Da ciò discende che l’approccio allo studio di qualsiasi caso deve poggiare sugli stessi identici principi di rigore richiesti nello sviluppo di studi scientifici. Anche se tale studio è rivolto ad un pubblico non scientificamente formato sotto il profilo statistico, non per questo non deve essere connotato al rigore della scienza.

Caso concreto

Primo problema: porre alla base la domanda giusta secondo un processo logico e metodologico. Per far comprendere come sia facile errare la domanda, voglio riproporre il caso del celebre sportivo ed attore americano O.J. Simpson, accusato dell’omicidio della moglie e del presunto amante. Leggendo la storia del processo come riportato da varie fonti online, emerge che l’accusa fondava l’idea idea di colpevolezza basandosi sul fatto che Simpson era solito essere violento con la moglie, secondo molteplici prove di violenza domestica. Per ribattere tale accusa, la difesa si appellò ai dati statistici, ponendo la seguente domanda: qual è la probabilità che una vittima di violenza domestica venga poi uccisa dal compagno/marito?

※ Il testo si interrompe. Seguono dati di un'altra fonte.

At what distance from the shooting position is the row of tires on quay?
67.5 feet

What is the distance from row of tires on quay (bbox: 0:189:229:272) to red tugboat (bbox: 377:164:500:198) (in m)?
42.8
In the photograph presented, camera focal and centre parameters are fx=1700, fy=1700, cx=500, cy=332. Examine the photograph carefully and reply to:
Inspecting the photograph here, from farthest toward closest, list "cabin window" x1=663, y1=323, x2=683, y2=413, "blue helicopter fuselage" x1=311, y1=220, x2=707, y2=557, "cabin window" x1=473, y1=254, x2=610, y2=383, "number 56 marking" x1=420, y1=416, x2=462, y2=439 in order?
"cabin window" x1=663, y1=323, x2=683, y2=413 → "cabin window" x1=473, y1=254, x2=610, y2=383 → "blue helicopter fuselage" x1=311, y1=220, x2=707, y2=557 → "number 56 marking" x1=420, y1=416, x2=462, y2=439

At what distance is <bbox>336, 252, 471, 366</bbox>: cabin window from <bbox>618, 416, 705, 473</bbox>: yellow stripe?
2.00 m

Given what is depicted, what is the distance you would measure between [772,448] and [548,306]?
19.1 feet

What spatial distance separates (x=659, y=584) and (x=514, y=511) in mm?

La risposta fornita è stata: solo lo 0.04%! Risposta apparentemente ineccepibile e, giusto per cronaca, il dato fu molto influente agli occhi della giuria e l’imputato venne dichiarato non colpevole.

Comprendiamo il risultato

Tuttavia cosa significa esattamente questa percentuale? Il significato è che il rischio di una vittima di violenza domestica di essere uccisa dal compagno/marito è dello 0.04%: ciò comporta che la relazione tra evento “violenza domestica” e “omicidio” è molto bassa.

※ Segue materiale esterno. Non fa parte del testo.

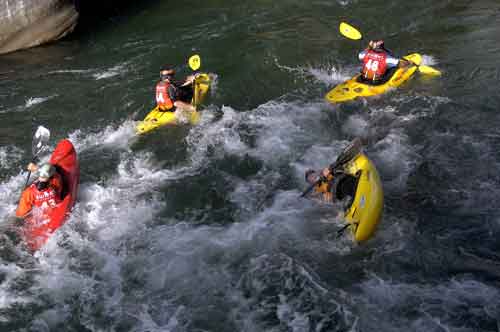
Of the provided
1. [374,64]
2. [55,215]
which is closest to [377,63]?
[374,64]

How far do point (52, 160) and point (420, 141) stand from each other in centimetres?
603

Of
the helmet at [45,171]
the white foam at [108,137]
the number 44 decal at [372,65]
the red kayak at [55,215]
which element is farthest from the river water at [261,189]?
the helmet at [45,171]

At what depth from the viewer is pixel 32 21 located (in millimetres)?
13180

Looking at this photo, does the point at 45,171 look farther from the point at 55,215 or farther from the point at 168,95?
the point at 168,95

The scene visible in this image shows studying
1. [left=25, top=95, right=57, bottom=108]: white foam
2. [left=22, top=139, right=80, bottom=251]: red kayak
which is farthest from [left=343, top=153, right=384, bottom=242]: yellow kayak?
[left=25, top=95, right=57, bottom=108]: white foam

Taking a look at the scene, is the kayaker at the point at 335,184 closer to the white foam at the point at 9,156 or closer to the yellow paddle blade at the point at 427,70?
the yellow paddle blade at the point at 427,70

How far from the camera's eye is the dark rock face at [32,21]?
12.8 m

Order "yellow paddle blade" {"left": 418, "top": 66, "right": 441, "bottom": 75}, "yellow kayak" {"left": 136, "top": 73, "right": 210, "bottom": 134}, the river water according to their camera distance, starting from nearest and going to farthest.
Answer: the river water → "yellow kayak" {"left": 136, "top": 73, "right": 210, "bottom": 134} → "yellow paddle blade" {"left": 418, "top": 66, "right": 441, "bottom": 75}

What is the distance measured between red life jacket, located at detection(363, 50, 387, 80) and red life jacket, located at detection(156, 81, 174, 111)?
380 centimetres

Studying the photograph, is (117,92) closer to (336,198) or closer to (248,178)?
(248,178)

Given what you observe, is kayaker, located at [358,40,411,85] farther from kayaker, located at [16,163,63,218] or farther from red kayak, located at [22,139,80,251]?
kayaker, located at [16,163,63,218]

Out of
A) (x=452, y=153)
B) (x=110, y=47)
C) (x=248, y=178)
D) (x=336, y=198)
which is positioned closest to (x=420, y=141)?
(x=452, y=153)

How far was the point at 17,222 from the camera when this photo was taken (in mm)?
7164

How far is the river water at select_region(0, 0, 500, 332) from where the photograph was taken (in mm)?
5656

A ben guardare però la domanda che ha generato tale percentuale non è attinente al caso specifico. Infatti l’accusa non aveva sostenuto che la donna era stata uccisa a seguito delle violenze domestiche, ma aveva affermato che la presenza di molteplici eventi di violenza domestica potevano essere confluiti in omicidio.

Tradotto in termini statistici, significa che non importa qual è la probabilità che una donna venga uccisa dopo episodi di violenza, ma ciò che interessa è la probabilità che l’autore del delitto sia il compagno/marito, sapendo che la vittima è stata precedentemente oggetto di violenze domestiche.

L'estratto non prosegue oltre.